▸ **YOUR OBJECTIVE**: Can you write out the whole listing exactly?

Records of spatial reasoning questions
※ ※ ※

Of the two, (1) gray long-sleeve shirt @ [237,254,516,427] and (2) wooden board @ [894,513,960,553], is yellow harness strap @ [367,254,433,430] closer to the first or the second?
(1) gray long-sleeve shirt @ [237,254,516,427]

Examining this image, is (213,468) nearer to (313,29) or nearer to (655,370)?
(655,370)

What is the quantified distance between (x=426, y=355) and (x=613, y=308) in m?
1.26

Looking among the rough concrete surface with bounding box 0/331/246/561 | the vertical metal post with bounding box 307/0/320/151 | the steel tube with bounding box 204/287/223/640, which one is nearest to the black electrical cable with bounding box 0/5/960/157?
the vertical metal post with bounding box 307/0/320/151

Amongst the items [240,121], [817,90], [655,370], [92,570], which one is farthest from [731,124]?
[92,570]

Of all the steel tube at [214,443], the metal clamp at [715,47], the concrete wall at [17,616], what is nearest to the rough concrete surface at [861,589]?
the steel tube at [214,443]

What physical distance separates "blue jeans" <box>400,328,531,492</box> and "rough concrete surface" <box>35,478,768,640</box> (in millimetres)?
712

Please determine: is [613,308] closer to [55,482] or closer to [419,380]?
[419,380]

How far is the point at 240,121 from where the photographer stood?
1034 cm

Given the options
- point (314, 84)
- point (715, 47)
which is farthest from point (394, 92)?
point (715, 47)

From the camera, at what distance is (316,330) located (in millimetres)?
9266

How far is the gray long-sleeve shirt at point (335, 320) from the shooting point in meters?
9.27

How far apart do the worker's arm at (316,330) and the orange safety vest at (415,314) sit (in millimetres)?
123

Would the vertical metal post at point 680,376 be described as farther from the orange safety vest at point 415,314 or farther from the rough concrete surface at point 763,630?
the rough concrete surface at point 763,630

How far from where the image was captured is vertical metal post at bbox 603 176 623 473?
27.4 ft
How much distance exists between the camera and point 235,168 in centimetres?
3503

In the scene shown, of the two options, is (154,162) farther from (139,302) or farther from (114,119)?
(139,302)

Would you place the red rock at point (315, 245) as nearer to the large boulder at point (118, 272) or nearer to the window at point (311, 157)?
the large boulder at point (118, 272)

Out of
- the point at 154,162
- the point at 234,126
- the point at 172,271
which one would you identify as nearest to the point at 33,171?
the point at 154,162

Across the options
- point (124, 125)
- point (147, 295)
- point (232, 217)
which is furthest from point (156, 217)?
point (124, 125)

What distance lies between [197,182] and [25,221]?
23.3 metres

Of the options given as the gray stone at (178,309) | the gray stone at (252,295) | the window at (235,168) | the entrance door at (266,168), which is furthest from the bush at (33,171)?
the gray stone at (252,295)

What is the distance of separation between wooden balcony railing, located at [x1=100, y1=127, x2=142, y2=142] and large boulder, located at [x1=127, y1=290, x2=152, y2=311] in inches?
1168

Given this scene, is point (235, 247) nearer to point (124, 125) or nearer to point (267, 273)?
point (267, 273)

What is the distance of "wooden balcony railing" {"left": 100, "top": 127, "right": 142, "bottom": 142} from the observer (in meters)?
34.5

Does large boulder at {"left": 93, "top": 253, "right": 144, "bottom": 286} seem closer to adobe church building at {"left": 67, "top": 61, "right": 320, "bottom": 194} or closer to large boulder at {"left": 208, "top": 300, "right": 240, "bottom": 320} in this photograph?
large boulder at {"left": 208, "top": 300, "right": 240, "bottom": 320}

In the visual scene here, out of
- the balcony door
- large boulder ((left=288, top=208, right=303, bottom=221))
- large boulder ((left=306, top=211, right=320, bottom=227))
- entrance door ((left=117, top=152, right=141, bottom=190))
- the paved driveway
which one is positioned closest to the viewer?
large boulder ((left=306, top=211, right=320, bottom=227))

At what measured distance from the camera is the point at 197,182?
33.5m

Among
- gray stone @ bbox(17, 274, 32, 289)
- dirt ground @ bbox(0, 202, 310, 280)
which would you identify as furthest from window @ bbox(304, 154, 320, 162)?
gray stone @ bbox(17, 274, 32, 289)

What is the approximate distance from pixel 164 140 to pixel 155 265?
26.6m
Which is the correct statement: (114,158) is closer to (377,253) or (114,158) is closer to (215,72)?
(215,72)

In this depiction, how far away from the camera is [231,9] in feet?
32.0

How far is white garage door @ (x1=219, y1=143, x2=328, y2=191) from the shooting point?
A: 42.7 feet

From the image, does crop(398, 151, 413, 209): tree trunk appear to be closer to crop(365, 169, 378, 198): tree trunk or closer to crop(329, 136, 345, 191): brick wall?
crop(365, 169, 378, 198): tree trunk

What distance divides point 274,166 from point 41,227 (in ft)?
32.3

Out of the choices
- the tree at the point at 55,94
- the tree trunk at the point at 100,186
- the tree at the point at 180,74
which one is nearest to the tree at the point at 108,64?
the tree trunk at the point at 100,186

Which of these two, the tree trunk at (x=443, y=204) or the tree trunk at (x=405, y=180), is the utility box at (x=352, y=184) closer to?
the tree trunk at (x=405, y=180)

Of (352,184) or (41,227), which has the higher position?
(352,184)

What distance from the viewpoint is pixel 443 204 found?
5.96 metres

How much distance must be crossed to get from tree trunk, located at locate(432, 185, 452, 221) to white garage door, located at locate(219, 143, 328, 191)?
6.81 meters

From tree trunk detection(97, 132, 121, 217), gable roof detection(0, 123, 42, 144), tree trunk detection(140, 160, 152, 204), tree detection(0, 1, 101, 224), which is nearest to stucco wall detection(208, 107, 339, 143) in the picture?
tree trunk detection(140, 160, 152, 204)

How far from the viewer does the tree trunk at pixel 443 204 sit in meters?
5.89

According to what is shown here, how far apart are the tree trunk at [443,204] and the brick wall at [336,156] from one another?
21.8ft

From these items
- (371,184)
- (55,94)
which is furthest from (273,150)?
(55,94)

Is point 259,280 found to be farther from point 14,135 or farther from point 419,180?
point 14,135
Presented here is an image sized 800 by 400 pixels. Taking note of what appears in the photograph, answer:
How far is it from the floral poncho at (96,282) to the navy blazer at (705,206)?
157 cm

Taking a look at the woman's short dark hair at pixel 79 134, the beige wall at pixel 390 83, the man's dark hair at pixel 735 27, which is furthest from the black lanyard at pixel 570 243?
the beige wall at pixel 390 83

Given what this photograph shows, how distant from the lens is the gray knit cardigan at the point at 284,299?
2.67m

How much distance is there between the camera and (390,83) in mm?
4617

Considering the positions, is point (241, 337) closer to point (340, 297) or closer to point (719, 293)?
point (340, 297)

※ ※ ※

▸ **WRITTEN SOLUTION**:
Of the two, (1) gray long-sleeve shirt @ [237,254,516,427] and (2) wooden board @ [894,513,960,553], is yellow harness strap @ [367,254,433,430] closer to the first or the second?
(1) gray long-sleeve shirt @ [237,254,516,427]

Examining this image, is (213,468) nearer to (313,29) or nearer to (655,370)?
(655,370)

What is the quantified distance between (x=426, y=355) and (x=613, y=308) in m?
1.26

Looking among the rough concrete surface with bounding box 0/331/246/561 | the vertical metal post with bounding box 307/0/320/151 | the steel tube with bounding box 204/287/223/640, which one is nearest to the black electrical cable with bounding box 0/5/960/157?
the vertical metal post with bounding box 307/0/320/151

Amongst the items [240,121], [817,90], [655,370], [92,570], which one is farthest from [731,124]?
[92,570]

Of all the steel tube at [214,443], the metal clamp at [715,47], the concrete wall at [17,616], what is nearest to the rough concrete surface at [861,589]?
the steel tube at [214,443]

What physical distance separates "blue jeans" <box>400,328,531,492</box> and "rough concrete surface" <box>35,478,768,640</box> (in millimetres)?
712

Please determine: is [613,308] closer to [55,482] or closer to [419,380]?
[419,380]

How far is the point at 240,121 from where the photographer stood?
1034 cm

Given the options
- point (314, 84)
- point (715, 47)
which is farthest from point (394, 92)?
point (715, 47)

From the camera, at what distance is (316,330) located (in millimetres)?
9266

How far is the gray long-sleeve shirt at point (335, 320) from the shooting point in meters?
9.27

How far apart do the worker's arm at (316,330) and the orange safety vest at (415,314) sit (in millimetres)?
123

Would the vertical metal post at point 680,376 be described as farther from the orange safety vest at point 415,314 or farther from the rough concrete surface at point 763,630?
the rough concrete surface at point 763,630

How far from where the image was captured is vertical metal post at bbox 603 176 623 473?
27.4 ft
How much distance exists between the camera and point 235,168 in centimetres?
3503

In the scene shown, of the two options, is (154,162) farther from (139,302) or farther from (114,119)?
(139,302)

Would you place the red rock at point (315, 245) as nearer to the large boulder at point (118, 272) or nearer to the window at point (311, 157)?
the large boulder at point (118, 272)

Out of
- the point at 154,162
- the point at 234,126
- the point at 172,271
which one would you identify as nearest to the point at 33,171?
the point at 154,162

Across the options
- point (124, 125)
- point (147, 295)
- point (232, 217)
which is furthest from point (156, 217)?
point (124, 125)

What distance lies between [197,182] and [25,221]?
23.3 metres

Of the options given as the gray stone at (178,309) | the gray stone at (252,295) | the window at (235,168) | the entrance door at (266,168), which is furthest from the bush at (33,171)?
the gray stone at (252,295)

What is the distance of separation between wooden balcony railing, located at [x1=100, y1=127, x2=142, y2=142] and large boulder, located at [x1=127, y1=290, x2=152, y2=311] in inches?
1168

Given this scene, is point (235, 247) nearer to point (124, 125) or nearer to point (267, 273)?
point (267, 273)

What is the distance of "wooden balcony railing" {"left": 100, "top": 127, "right": 142, "bottom": 142} from the observer (in meters)?
34.5

Does large boulder at {"left": 93, "top": 253, "right": 144, "bottom": 286} seem closer to adobe church building at {"left": 67, "top": 61, "right": 320, "bottom": 194} or closer to large boulder at {"left": 208, "top": 300, "right": 240, "bottom": 320} in this photograph?
large boulder at {"left": 208, "top": 300, "right": 240, "bottom": 320}

In the visual scene here, out of
- the balcony door
- large boulder ((left=288, top=208, right=303, bottom=221))
- large boulder ((left=306, top=211, right=320, bottom=227))
- entrance door ((left=117, top=152, right=141, bottom=190))
- the paved driveway
which one is positioned closest to the viewer?
large boulder ((left=306, top=211, right=320, bottom=227))

At what measured distance from the camera is the point at 197,182?
33.5m

Among
- gray stone @ bbox(17, 274, 32, 289)
- dirt ground @ bbox(0, 202, 310, 280)
which would you identify as furthest from window @ bbox(304, 154, 320, 162)?
gray stone @ bbox(17, 274, 32, 289)

What is the approximate distance from pixel 164 140 to pixel 155 265?
26.6m
Which is the correct statement: (114,158) is closer to (377,253) or (114,158) is closer to (215,72)?
(215,72)

In this depiction, how far away from the camera is [231,9] in feet?
32.0

How far is white garage door @ (x1=219, y1=143, x2=328, y2=191) from the shooting point?
A: 42.7 feet

From the image, does crop(398, 151, 413, 209): tree trunk appear to be closer to crop(365, 169, 378, 198): tree trunk or closer to crop(329, 136, 345, 191): brick wall?
crop(365, 169, 378, 198): tree trunk

What distance divides point 274,166 from point 41,227 (in ft)?
32.3

Out of the choices
- the tree at the point at 55,94
- the tree trunk at the point at 100,186
- the tree at the point at 180,74
which one is nearest to the tree at the point at 108,64?
the tree trunk at the point at 100,186

Which of these two, the tree trunk at (x=443, y=204) or the tree trunk at (x=405, y=180), is the utility box at (x=352, y=184) closer to?
the tree trunk at (x=405, y=180)

Of (352,184) or (41,227), which has the higher position?
(352,184)

What distance from the viewpoint is pixel 443 204 found?
5.96 metres

How much distance must be crossed to get from tree trunk, located at locate(432, 185, 452, 221) to white garage door, located at locate(219, 143, 328, 191)?
6.81 meters

From tree trunk detection(97, 132, 121, 217), gable roof detection(0, 123, 42, 144), tree trunk detection(140, 160, 152, 204), tree detection(0, 1, 101, 224), which is nearest to stucco wall detection(208, 107, 339, 143) in the picture?
tree trunk detection(140, 160, 152, 204)

How far from the viewer does the tree trunk at pixel 443 204 sit in meters?
5.89

According to what is shown here, how far apart are the tree trunk at [443,204] and the brick wall at [336,156] from one another?
21.8ft

From these items
- (371,184)
- (55,94)
which is furthest from (273,150)?
(55,94)

Is point 259,280 found to be farther from point 14,135 or farther from point 419,180?
point 14,135
Presented here is an image sized 800 by 400 pixels. Taking note of what appears in the photograph, answer:
How far is it from the floral poncho at (96,282) to the navy blazer at (705,206)?
157 cm

Taking a look at the woman's short dark hair at pixel 79 134, the beige wall at pixel 390 83, the man's dark hair at pixel 735 27, which is furthest from the black lanyard at pixel 570 243?
the beige wall at pixel 390 83

Given what this photograph shows, how distant from the lens is the gray knit cardigan at the point at 284,299?
2.67m

How much distance is there between the camera and (390,83) in mm?
4617

Considering the positions, is point (241, 337) closer to point (340, 297) or closer to point (719, 293)?
point (340, 297)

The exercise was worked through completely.